The package also includes an income tax credit to offset a portion of ratepayers' investments in renewable energy for Michigan and a "net metering" law that allows customers to sell renewable electricity they produce at their homes or businesses to their utility companies.

"This historic package is the result of compromise and hard work from a lot of people, including legislators, our Public Service Commission, the renewable energy industry, Michigan's utility companies, and so many more," Granholm said.  "Together, we are sending a signal that Michigan is ready to build a bright future for our citizens by creating jobs, diversifying our economy, and meeting our 21st century energy needs while protecting both our pocketbooks and our planet."

The demand for green energy is skyrocketing as Americans grow more concerned about the impact of fossil fuels on climate change and our national security. The Michigan Public Service Commission estimates that Michigan currently spends $26 billion to import fossil fuels annually.
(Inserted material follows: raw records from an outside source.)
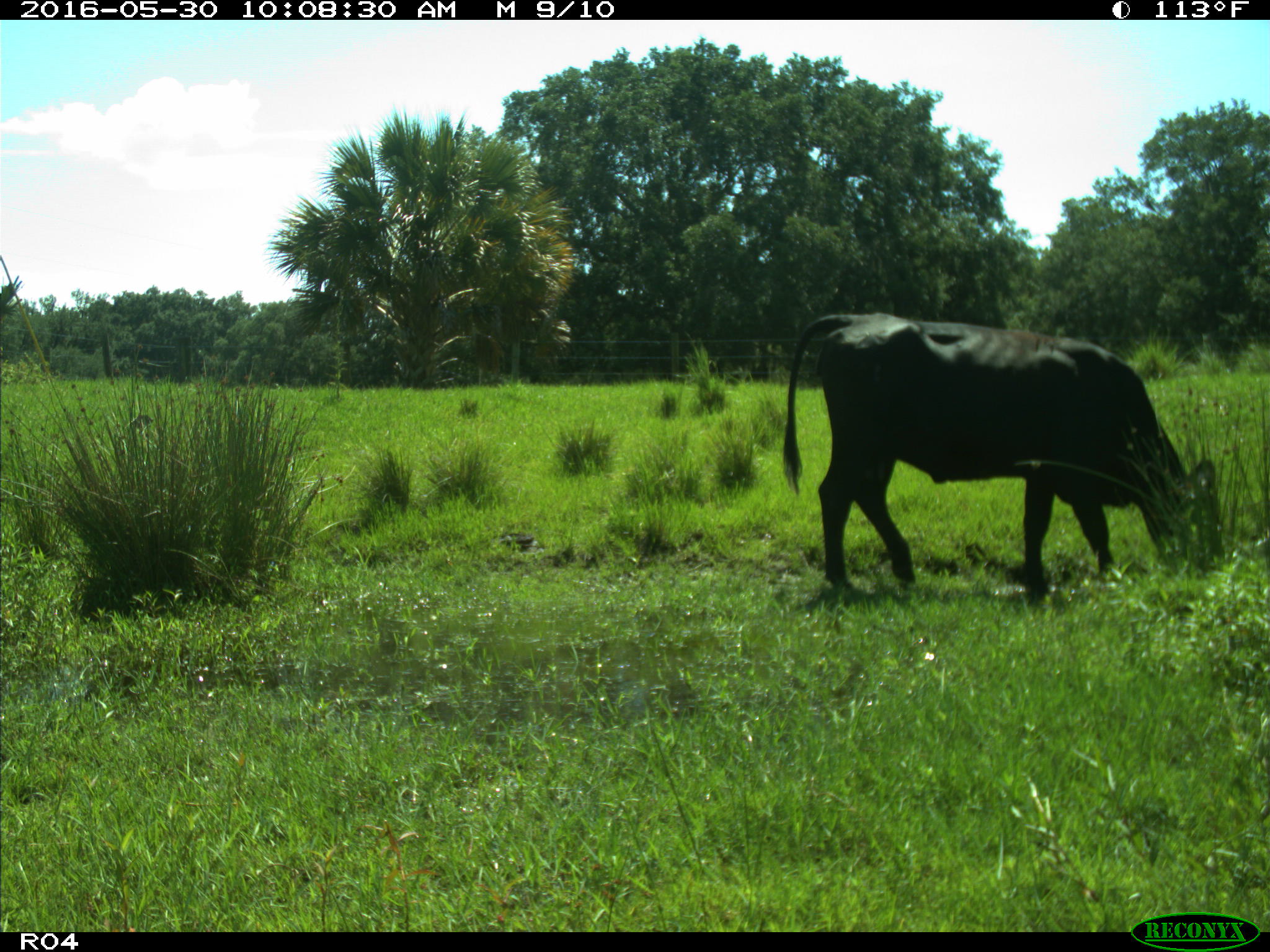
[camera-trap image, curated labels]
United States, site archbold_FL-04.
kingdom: Animalia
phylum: Chordata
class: Mammalia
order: Artiodactyla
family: Bovidae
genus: Bos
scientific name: Bos taurus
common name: domestic cow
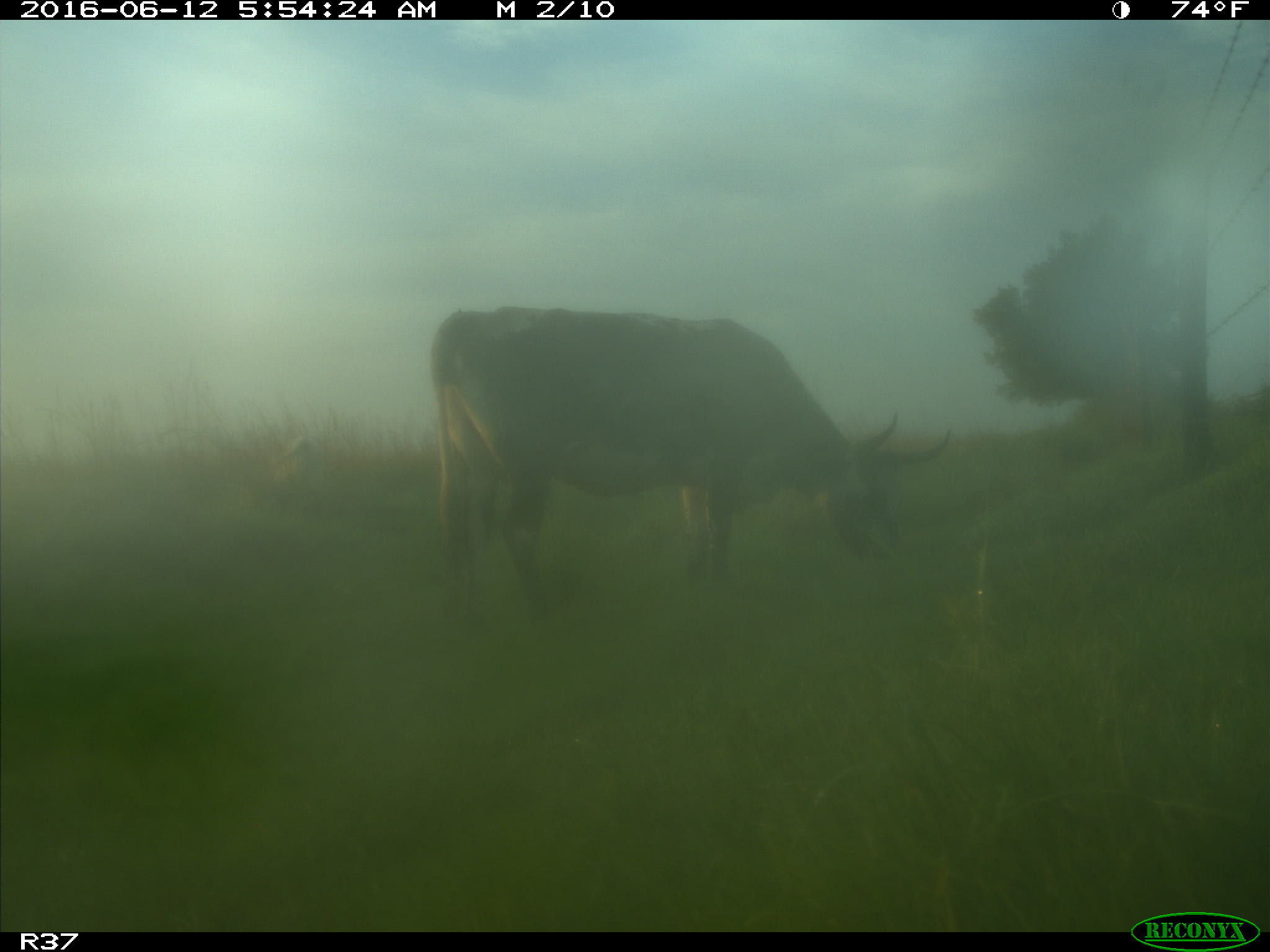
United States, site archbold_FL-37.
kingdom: Animalia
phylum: Chordata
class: Mammalia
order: Artiodactyla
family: Bovidae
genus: Bos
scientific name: Bos taurus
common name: domestic cow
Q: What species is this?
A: Bos taurus (domestic cow).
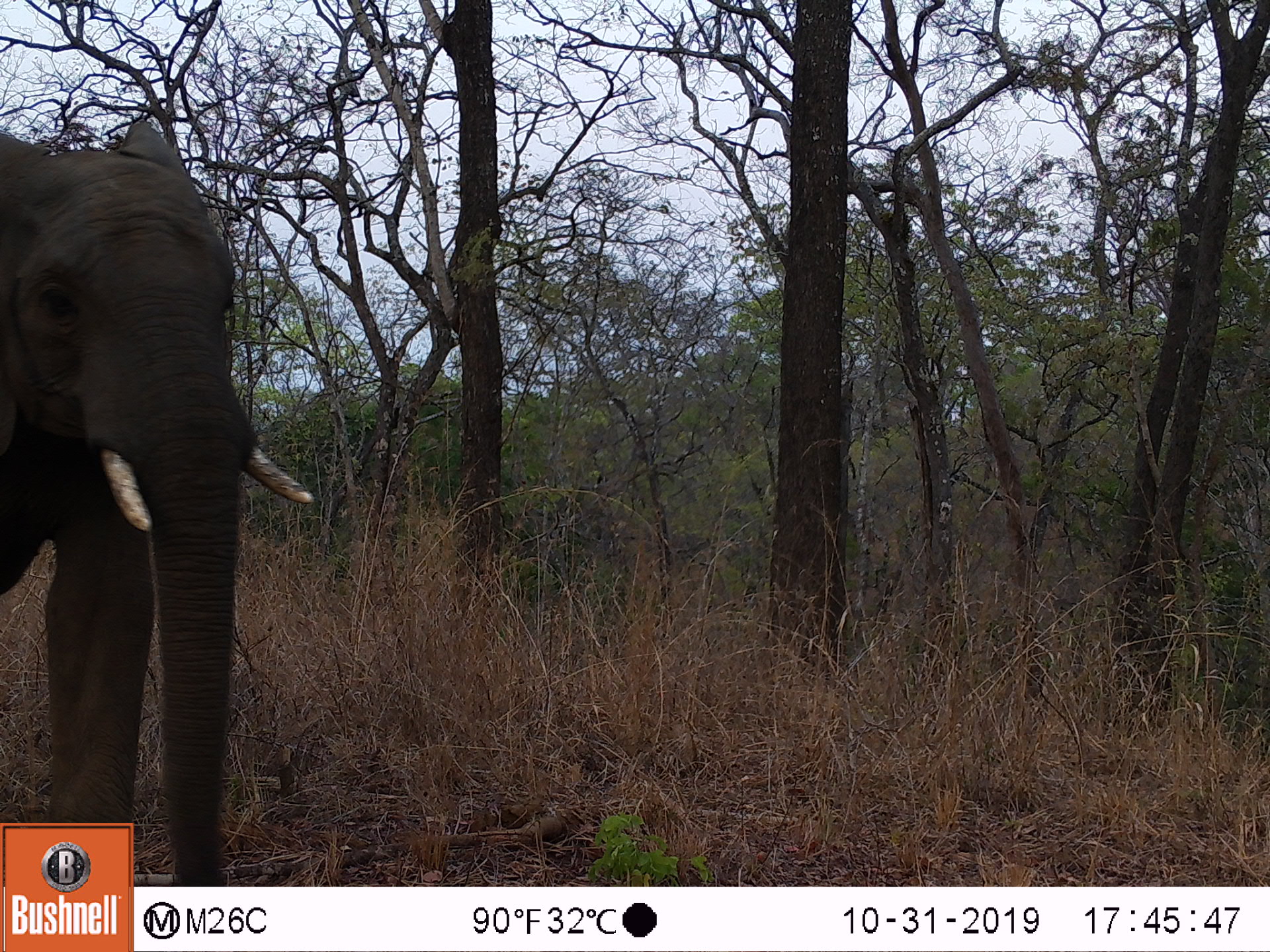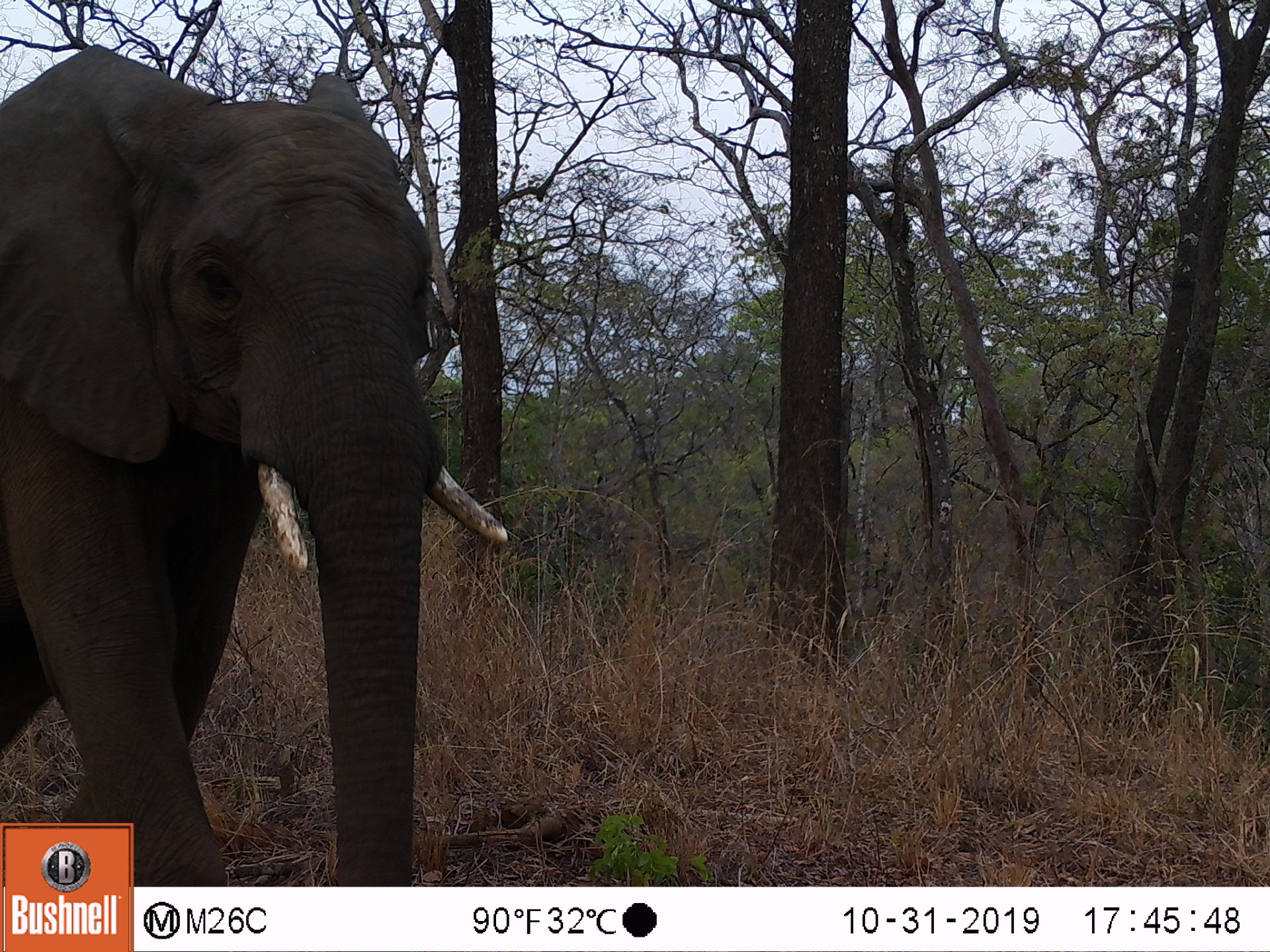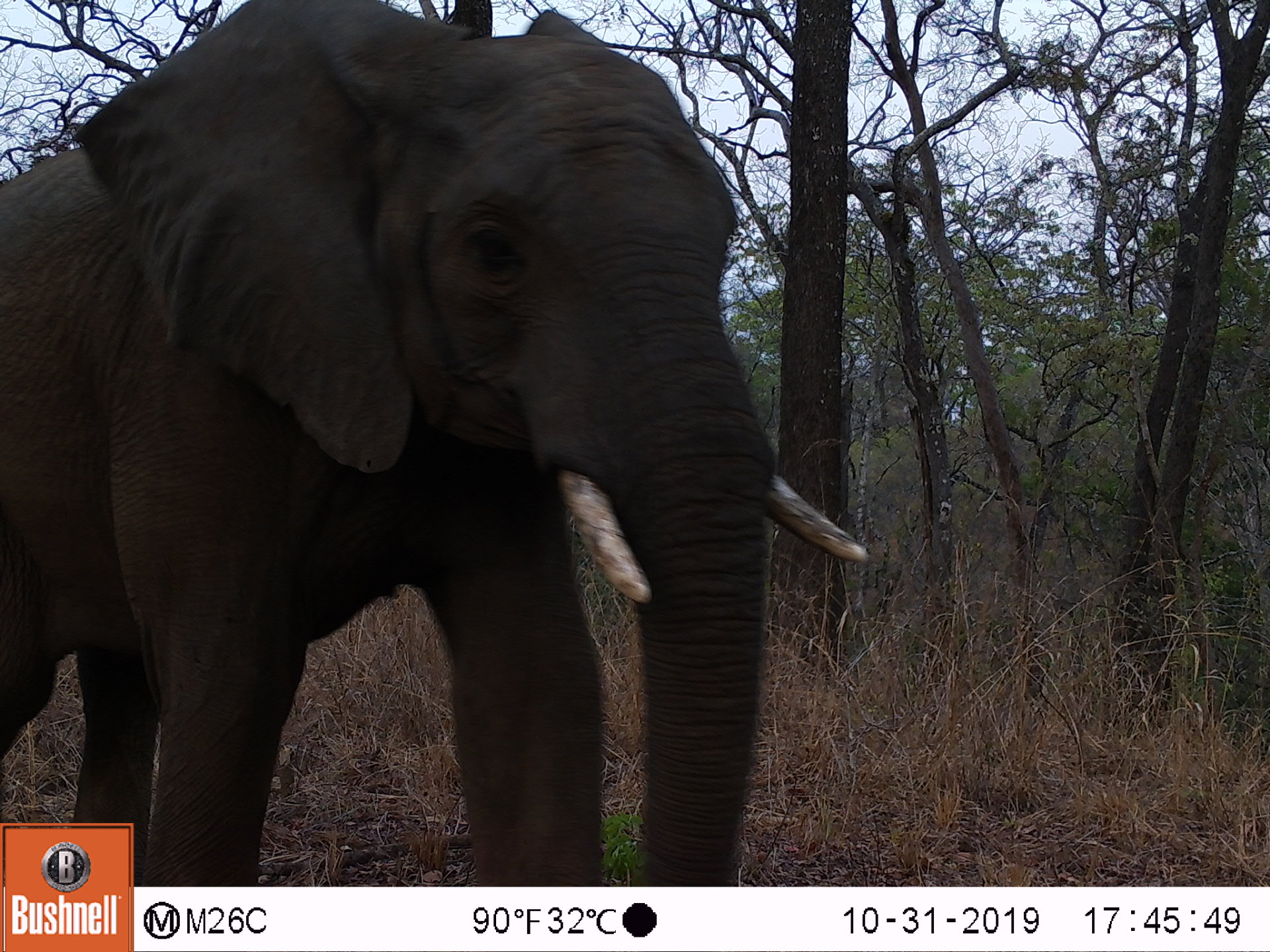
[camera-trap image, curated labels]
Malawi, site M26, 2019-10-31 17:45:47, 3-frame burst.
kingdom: Animalia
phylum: Chordata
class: Mammalia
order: Proboscidea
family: Elephantidae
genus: Loxodonta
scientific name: Loxodonta africana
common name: african savanna elephant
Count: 1.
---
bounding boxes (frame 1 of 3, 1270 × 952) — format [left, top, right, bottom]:
african savanna elephant: [0, 114, 312, 819]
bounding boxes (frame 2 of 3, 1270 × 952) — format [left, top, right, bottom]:
african savanna elephant: [0, 45, 507, 816]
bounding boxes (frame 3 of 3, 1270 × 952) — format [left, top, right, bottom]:
african savanna elephant: [2, 0, 872, 819]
Granholm has argued that an RPS is essential for Michigan's economic future, because it will drive investment in this emerging industry.  Venture capital firms and green energy manufacturers are investing billions of dollars in expanding capacity, but they generally invest only in states that have an RPS.

Two recent studies identified the tremendous job-creating package this type of policy can have for Michigan.  The U.S. Department of Energy found that Michigan is one of only four states with the potential to create more than 30,000 manufacturing jobs in wind production alone, while the Center for American Progress estimates that Michigan can create more than 60,000 jobs by investing in wind, solar, biofuels and energy efficiency.

Green energy manufacturing is considered to be a perfect fit for Michigan given the state has superior tool and die, metal fabrication, and metal working capabilities; manufacturing expertise and facilities that can be retrofitted to produce things like wind turbines; a manufacturing supplier network that is already starting to supply green tech manufacturers; tremendous research and development expertise in our universities and corporate research centers; a world-class workforce; and an outstanding wind resource.